Yes, we farmers were able to beef up expenditures in crop insurance. And believe you me, crop insurance is dearly appreciated. But the bottom line is that while crop insurance supports farm income, it does little or nothing in solving food security or energy security issues. In short, we are doing things to replace lost farm income, but what are we are doing to guarantee our food supply or to replace the half of the wheat crop that is vanishing before our eyes?
In a recent conversation with Gary Friesen, manager of the Scott City Co-op, he pointed out that the co-op normally takes in more than 4 million bushels of wheat each year. “We could easily be just half of that this year. And that follows over a 30% reduction in 2013.”
Friesen goes on to say that this year’s fall crop outlook is even more troubling.
To me, current farm policy is applying a short term fix while ignoring a much more serious and entirely different long term problem. We’ve got the right answer, but it’s for the wrong question.
Here’s the deal: why do we keep paying over and over and over again for the same crop losses year after year? Maybe we ought to take a large amount of that money and put it into research designed to defeat the causes for crop loss. Then with less crop loss, we’d spend less on crop insurance. And we’d have something to show for it in terms of higher grain production. As it is, all these annual crop insurance payments to farmers are nothing more than rent. At the end of the day, we have nothing . We need ownership and we need equity. We need to make an investment.
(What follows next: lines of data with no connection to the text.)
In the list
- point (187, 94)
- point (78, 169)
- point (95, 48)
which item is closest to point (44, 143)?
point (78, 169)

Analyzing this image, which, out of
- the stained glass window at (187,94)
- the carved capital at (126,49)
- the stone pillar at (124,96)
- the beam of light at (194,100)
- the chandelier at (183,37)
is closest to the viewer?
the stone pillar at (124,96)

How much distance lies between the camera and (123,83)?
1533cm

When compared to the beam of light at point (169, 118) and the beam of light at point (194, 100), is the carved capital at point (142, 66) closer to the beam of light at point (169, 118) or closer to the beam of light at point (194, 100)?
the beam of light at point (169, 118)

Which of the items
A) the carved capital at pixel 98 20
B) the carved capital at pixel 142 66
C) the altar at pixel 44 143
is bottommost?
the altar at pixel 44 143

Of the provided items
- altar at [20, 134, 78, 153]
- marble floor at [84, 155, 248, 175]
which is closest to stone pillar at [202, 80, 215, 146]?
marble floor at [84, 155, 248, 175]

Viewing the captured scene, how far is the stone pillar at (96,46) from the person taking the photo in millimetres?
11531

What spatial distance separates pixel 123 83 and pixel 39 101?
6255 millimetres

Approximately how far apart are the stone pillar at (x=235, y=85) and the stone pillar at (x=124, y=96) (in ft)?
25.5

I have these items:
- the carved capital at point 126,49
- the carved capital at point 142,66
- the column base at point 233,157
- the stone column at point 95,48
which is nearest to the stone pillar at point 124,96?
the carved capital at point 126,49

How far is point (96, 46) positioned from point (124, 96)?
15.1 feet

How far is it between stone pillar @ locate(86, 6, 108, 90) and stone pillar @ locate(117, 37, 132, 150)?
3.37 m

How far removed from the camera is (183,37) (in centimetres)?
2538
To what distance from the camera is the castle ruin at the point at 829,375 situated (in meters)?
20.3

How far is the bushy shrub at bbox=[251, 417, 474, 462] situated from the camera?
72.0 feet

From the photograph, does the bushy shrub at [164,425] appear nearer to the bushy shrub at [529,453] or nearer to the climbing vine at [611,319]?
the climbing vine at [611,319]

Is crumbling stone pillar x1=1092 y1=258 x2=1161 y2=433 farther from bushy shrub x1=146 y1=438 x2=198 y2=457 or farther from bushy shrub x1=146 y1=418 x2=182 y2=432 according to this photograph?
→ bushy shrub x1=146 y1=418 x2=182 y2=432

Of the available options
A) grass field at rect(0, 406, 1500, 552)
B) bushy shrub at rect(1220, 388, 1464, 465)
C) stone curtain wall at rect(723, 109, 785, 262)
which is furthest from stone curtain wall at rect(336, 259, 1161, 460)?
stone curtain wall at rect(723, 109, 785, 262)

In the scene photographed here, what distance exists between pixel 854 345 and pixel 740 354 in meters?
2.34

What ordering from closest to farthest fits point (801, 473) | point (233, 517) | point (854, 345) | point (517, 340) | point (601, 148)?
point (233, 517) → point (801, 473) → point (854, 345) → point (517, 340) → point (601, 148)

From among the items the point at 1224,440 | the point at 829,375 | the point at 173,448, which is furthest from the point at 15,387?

Our biggest cause for crop loss is drought. Give us more drought resistant varieties and hybrids, better salt tolerance, better pest resistance and help in making more efficient use of remaining irrigation water supplies.
Why do we need untold billions of dollars in crop insurance subsidies if we have better adapted varieties of wheat, for instance, that yield 4 to 5 bushels more per acre and that produce more crop residue—all in the face of drought?
My urban cousins, who already have a great deal of trouble understanding farm subsidies, could easily understand this and see the benefit in it to them. This is being seen in public doing the right thing.
What is wrong with reducing the amount of money we are paying for crop loss when we can cut those expenditures by addressing the real problem—not only reducing crop insurance payments, but keeping food prices low and reasonable at the same time?
As it is, the consumer-taxpayer gets it coming and going. They pay for crop insurance losses and resulting food price increases when production drops. That’s lose-lose, not win-win.
But is this what we’re doing? Hardly.
Gary Pierzynski, head of Kansas State University’s Agronomy Department, says he and other land-grant university scientists proposed taking a small portion of the reduction in Federal direct payments to farmers to use for funding increases in ag research. “It went nowhere.”
KSU president Kirk Schultz is equally as frustrated with what’s happening on the state level. “Instead of increasing the investment in ag research, the State of Kansas is forcing cuts in our budget.”
John Floros, KSU Dean of the College of Agriculture, agrees. “In the last decade, dramatic budget cuts to the college have forced the reduction of 30 faculty positions and 60 Extension educators along with a 40% reduction in staff.”
A case in point is the current state Extension wheat specialist Jim Shroyer who will retire in July. His position is “on hold” pending budget outcomes.
I’d like to end this on a positive note, but there isn’t any. What has happened to our ability to think independently, to take the long view or to think beyond our own short term self interest? Drought or not, what we are doing is not good for business.
Note: Vance Ehmke farms in Lane County, Kansas.